• [DATA PROVIDED]
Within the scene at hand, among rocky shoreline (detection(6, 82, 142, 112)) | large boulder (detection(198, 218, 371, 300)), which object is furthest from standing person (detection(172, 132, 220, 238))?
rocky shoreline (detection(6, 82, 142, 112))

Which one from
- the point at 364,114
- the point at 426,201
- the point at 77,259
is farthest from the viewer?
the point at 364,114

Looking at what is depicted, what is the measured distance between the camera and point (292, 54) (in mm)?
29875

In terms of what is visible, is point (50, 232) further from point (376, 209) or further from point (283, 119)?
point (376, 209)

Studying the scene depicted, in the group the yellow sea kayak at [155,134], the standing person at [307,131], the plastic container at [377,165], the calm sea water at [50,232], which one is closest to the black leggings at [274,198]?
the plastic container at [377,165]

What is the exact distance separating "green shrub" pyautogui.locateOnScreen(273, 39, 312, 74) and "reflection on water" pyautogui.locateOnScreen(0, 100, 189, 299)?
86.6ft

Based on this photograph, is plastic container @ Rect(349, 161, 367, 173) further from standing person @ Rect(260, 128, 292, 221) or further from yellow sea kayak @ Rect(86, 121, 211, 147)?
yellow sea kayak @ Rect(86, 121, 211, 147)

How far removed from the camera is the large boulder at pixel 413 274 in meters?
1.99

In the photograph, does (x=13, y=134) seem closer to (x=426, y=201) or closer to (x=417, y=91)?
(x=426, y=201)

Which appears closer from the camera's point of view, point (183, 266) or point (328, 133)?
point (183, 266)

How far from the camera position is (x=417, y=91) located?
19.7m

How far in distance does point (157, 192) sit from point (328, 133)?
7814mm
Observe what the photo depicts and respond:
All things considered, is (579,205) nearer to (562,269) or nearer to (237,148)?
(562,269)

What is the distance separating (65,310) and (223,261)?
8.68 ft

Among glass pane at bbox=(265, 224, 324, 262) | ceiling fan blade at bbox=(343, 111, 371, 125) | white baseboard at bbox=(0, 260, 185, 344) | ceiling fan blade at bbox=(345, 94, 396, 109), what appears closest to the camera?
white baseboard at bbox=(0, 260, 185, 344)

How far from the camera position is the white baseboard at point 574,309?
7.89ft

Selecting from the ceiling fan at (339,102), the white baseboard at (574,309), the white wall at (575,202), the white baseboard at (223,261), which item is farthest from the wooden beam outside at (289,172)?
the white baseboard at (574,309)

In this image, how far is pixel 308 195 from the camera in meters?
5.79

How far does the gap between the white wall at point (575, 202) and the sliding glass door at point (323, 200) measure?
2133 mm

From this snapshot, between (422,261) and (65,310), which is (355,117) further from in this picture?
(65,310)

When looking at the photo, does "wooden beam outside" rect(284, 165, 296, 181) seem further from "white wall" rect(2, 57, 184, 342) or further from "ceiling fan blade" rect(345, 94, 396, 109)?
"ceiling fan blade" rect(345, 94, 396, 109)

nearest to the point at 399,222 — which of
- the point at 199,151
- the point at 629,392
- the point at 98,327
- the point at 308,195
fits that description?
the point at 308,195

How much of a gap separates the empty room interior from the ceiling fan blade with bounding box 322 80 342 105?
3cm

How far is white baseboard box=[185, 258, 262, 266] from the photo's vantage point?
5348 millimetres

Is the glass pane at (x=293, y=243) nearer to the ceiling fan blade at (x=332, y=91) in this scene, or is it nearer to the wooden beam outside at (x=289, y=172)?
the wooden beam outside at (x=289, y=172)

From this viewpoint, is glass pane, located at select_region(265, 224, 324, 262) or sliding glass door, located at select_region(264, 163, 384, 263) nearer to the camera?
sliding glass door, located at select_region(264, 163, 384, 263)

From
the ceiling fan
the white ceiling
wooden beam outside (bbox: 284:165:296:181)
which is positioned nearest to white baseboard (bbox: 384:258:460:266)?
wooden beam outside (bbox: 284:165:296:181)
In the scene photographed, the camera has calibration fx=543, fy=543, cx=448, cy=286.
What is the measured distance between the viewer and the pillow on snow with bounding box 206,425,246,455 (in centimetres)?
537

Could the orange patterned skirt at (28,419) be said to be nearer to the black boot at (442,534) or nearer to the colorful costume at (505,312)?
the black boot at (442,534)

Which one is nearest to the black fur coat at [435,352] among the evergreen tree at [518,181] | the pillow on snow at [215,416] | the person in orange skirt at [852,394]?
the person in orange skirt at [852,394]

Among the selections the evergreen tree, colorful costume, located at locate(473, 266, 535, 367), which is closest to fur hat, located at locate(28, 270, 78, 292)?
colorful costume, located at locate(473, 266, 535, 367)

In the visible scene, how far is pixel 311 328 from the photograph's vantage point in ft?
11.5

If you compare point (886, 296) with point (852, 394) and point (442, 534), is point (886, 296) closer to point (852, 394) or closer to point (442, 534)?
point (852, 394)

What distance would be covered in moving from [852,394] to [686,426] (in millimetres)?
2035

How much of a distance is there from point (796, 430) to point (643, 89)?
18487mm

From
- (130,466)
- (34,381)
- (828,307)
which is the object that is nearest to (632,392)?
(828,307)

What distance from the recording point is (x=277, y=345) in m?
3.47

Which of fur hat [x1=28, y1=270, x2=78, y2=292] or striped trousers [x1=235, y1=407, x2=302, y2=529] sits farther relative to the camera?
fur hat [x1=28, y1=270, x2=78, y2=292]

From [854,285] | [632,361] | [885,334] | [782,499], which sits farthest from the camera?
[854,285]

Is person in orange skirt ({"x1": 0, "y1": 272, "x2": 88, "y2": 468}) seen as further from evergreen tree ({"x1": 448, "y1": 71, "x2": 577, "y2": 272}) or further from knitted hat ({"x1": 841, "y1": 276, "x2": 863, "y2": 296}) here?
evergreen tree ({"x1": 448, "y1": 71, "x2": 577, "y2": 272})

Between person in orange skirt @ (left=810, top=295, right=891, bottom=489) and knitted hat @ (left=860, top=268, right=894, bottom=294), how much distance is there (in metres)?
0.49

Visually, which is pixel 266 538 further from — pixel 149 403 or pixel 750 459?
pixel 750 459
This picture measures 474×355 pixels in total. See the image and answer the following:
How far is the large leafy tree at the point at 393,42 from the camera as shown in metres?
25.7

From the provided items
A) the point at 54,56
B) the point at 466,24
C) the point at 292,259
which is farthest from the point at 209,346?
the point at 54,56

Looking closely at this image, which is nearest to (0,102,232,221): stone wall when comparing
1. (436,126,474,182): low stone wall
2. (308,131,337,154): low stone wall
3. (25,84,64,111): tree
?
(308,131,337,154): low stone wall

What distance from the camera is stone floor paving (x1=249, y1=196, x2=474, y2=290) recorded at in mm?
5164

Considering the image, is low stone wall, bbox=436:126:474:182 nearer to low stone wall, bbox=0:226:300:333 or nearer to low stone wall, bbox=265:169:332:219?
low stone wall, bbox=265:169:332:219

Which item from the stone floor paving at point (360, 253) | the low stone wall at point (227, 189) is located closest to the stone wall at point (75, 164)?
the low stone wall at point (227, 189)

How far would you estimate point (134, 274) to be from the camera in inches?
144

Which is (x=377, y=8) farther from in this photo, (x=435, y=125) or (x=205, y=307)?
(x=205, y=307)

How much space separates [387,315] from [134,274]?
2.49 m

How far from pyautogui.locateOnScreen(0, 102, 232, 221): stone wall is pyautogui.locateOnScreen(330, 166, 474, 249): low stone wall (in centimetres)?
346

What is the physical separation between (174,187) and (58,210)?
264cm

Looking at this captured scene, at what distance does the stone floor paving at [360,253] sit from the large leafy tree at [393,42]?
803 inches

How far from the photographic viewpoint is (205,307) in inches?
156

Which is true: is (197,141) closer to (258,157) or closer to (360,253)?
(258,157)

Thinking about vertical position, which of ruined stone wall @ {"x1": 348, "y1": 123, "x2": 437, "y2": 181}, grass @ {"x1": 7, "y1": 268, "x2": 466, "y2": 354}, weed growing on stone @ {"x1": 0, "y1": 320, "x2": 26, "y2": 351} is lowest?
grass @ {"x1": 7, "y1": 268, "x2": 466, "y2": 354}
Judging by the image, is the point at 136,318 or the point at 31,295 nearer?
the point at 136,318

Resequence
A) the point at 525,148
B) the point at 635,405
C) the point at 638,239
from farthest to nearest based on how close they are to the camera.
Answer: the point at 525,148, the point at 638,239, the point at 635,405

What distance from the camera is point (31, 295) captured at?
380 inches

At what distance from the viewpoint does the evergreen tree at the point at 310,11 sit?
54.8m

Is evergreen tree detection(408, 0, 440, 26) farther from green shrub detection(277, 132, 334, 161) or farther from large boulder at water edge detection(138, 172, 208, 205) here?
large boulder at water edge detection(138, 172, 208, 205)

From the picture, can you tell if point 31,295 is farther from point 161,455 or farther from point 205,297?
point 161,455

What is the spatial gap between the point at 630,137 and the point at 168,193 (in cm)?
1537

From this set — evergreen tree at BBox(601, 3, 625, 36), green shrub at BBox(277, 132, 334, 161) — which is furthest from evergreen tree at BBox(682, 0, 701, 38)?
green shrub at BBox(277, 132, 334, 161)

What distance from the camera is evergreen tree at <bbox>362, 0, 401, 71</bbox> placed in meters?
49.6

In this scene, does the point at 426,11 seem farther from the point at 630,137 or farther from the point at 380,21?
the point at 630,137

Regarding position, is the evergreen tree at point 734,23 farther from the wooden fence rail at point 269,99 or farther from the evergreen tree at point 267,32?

• [WHAT THE EXERCISE ASKS] Express the records, from the line containing "Is evergreen tree detection(408, 0, 440, 26)" through the last line of the records (both included), as a JSON array of strings with one string per line and blank lines omitted.

• [EXPECTED ANSWER]
[
  "Is evergreen tree detection(408, 0, 440, 26) farther from green shrub detection(277, 132, 334, 161) or farther from large boulder at water edge detection(138, 172, 208, 205) here?",
  "large boulder at water edge detection(138, 172, 208, 205)",
  "From the picture, can you tell if point 31,295 is farther from point 161,455 or farther from point 205,297?",
  "point 161,455",
  "What is the spatial gap between the point at 630,137 and the point at 168,193 (in cm)?",
  "1537",
  "From this set — evergreen tree at BBox(601, 3, 625, 36), green shrub at BBox(277, 132, 334, 161) — which is furthest from evergreen tree at BBox(682, 0, 701, 38)?",
  "green shrub at BBox(277, 132, 334, 161)",
  "What distance from the camera is evergreen tree at <bbox>362, 0, 401, 71</bbox> placed in meters?",
  "49.6",
  "In this scene, does the point at 426,11 seem farther from the point at 630,137 or farther from the point at 380,21?",
  "the point at 630,137",
  "Regarding position, is the evergreen tree at point 734,23 farther from the wooden fence rail at point 269,99 or farther from the evergreen tree at point 267,32?"
]